As a last resort, it is possible to request a courts order for specific performance of the main contract. This, however, requires that the obligations of the parties have been defined in the preliminary agreement to a sufficient degree. In case the main performance obligation is not defined in the preliminary agreement, the court may take the view that the preliminary agreement does not require conclusion of the main contract. The main performance obligation refers to the essential part of the agreement, such as the object of sale in a sales agreement.
If an incomplete preliminary agreement is submitted to a court, it is possible that only the preliminary agreement is confirmed. In one case, a party requested the court to order the other party to sign a contract of sale referred to in the preliminary agreement. The court, however, was willing to confirm the validity of the preliminary agreement only, leaving the parties to conclude the open issues of the main contract or, in case the negotiations should fail, submit them to a separate court process.
Even if the preliminary agreement is binding, it does not establish any rights as contemplated in the main contract, such as rights of ownership. Therefore, it is not possible to, for example, resell an object of a preliminary agreement regarding sale of the said object.
Preliminary agreements are generally binding even in the event of major changes in circumstances.
A preliminary agreement may also contain conditions precedent, for example regarding obtaining of a certain license or financing or other corresponding future event. In order for the non-fulfillment of such condition to release the parties from their contractual obligations, the condition must be material and clearly observable by the other party. It is always advisable to include such conditions in the agreement.

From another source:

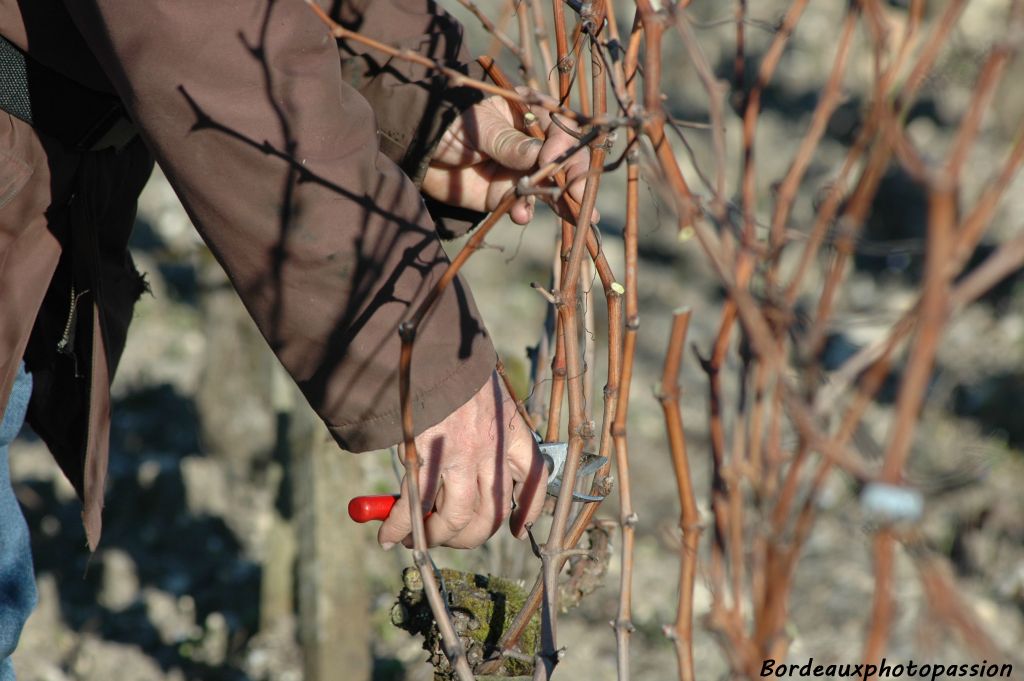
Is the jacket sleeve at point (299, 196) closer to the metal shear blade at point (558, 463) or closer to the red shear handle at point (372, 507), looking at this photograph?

The completion date of the main contract is usually set out in the preliminary agreement. If this has not been done, the main contract should be concluded within a reasonable time, if thus requested by a party. The term of the preliminary agreement should also be explicitly agreed. If neither party requests conclusion of the main contract, the preliminary agreement expires on the agreed date. If a term has not been determined, the preliminary agreement is valid for a reasonable period of time. It may be difficult to determine what constitutes a reasonable period of time. Invoking the preliminary agreement can be done informally, in other words, it may even be done orally. Continuation of negotiations may also be regarded as implied requirement to conclude the main contract.